The Saragossa Manuscript in Albarracín
I bought this book more than 10 years ago but my reading list is so long I haven't got round to starting it until now. Its author Jan Potocki (1761-1815) was a profoundly interesting character with a productive and adventurous life. But his many achievements and remarkable exploits didn't make him happy in the end, as he shot himself with a silver bullet fashioned from the knob of his sugar bowl...
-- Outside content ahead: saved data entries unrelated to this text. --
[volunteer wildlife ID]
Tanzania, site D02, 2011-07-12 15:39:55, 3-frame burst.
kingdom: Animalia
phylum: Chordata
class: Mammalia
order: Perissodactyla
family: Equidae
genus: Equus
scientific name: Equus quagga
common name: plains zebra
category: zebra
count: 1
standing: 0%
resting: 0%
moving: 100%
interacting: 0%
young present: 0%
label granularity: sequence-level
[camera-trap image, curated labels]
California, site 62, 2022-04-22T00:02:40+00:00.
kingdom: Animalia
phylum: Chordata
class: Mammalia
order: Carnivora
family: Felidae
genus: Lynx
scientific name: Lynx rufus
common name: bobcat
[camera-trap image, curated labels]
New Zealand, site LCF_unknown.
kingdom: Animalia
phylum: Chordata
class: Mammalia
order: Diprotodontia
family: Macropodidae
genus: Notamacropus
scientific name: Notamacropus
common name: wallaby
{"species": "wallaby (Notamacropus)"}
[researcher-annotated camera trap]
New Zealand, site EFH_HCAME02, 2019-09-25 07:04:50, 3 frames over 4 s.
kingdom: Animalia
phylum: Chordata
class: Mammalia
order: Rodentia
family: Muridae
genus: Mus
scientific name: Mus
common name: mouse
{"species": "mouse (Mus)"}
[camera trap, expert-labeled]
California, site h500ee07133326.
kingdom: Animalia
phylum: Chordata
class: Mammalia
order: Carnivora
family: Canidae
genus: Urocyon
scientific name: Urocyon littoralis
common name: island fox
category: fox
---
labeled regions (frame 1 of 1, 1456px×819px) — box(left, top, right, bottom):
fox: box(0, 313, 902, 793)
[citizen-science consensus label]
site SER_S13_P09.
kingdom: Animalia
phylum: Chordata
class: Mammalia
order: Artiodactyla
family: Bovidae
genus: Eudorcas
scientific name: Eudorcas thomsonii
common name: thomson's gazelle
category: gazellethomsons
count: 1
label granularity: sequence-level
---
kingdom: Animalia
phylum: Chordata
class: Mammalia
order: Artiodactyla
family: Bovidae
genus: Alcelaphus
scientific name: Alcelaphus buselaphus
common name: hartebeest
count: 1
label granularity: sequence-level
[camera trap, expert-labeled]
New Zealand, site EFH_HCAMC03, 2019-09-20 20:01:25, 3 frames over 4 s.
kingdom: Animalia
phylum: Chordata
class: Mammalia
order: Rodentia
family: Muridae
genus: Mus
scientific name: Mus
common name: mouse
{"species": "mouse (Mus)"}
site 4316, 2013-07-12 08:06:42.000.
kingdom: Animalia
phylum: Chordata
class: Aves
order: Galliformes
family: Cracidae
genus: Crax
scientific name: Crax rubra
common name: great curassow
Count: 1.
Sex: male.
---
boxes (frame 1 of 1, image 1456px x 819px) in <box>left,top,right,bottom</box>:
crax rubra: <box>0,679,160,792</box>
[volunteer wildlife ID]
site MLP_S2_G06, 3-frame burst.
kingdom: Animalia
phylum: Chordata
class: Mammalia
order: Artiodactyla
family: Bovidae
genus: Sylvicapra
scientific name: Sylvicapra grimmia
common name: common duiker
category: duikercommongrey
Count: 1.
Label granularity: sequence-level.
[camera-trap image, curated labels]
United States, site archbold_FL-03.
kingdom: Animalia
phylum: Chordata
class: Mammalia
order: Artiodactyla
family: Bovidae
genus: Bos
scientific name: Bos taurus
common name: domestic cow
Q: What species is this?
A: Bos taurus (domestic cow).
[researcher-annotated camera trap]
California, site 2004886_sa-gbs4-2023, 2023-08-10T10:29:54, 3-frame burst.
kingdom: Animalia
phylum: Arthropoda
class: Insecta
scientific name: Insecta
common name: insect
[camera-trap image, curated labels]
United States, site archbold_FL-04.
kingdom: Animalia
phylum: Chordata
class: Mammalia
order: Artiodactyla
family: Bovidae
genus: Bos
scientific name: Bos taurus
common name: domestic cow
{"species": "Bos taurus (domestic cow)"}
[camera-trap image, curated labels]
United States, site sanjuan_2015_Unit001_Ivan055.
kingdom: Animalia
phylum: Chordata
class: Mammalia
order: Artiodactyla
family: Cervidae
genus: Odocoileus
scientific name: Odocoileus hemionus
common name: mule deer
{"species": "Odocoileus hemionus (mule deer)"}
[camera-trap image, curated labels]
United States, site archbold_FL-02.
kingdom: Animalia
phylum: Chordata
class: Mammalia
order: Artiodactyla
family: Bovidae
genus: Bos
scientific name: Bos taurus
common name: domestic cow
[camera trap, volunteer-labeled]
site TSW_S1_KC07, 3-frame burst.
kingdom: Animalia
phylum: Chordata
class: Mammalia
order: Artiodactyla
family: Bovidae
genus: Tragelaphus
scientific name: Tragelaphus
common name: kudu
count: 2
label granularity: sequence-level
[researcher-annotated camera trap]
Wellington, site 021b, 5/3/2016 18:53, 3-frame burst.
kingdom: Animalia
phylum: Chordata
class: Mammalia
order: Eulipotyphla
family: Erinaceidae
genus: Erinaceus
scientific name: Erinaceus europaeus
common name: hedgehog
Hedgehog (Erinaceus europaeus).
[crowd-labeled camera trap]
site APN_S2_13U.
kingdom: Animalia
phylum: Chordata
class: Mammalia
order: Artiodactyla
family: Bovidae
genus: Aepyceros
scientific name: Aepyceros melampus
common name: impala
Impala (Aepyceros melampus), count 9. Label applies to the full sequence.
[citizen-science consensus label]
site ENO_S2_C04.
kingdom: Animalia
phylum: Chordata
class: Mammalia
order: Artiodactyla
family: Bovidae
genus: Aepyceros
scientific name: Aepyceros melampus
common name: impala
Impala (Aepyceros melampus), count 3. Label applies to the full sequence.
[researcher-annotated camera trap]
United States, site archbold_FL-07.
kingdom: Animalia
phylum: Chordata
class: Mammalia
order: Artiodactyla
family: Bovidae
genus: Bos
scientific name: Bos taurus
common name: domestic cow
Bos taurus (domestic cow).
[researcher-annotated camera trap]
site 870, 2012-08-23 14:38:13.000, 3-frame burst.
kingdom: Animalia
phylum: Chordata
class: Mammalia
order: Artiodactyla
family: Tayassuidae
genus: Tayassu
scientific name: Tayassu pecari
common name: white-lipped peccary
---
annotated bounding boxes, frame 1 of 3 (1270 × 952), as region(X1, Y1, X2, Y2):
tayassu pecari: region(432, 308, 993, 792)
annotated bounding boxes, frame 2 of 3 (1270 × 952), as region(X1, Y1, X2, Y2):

The Manuscript Found in Saragossa is the longest book I've read for many years, 631 pages of very small print, but I'm flying through it because the momentum of the story is so great. Actually by 'story' I mean stories, as the novel is a complex interlinking of dozens of separate tales... Some of these tales are extremely strange and not a little daft, exactly the sort of literature I like best, and the colourful characters who relate them are also strange and daft, especially the mad geometer Don Pedro de Velásquez who tries to create a mathematical system to describe all human emotions!
Potocki's writing is somehow naive and knowing at the same time: there are many ironies and tricks. His book reminds me slightly of Maturin's Melmoth the Wanderer, which I read when I was younger, but is far superior to it. Potocki is less dry than Maturin and much more playful. I started reading this book in the village of Albarracín and in the surrounding mountains and it was nice to know that I was finally getting to grips with it not far from Saragossa itself, though actually the book is set in many different locations, including the Sierra Morena, the Alpujarras, Madrid, Burgos, Italy, Portugal, etc.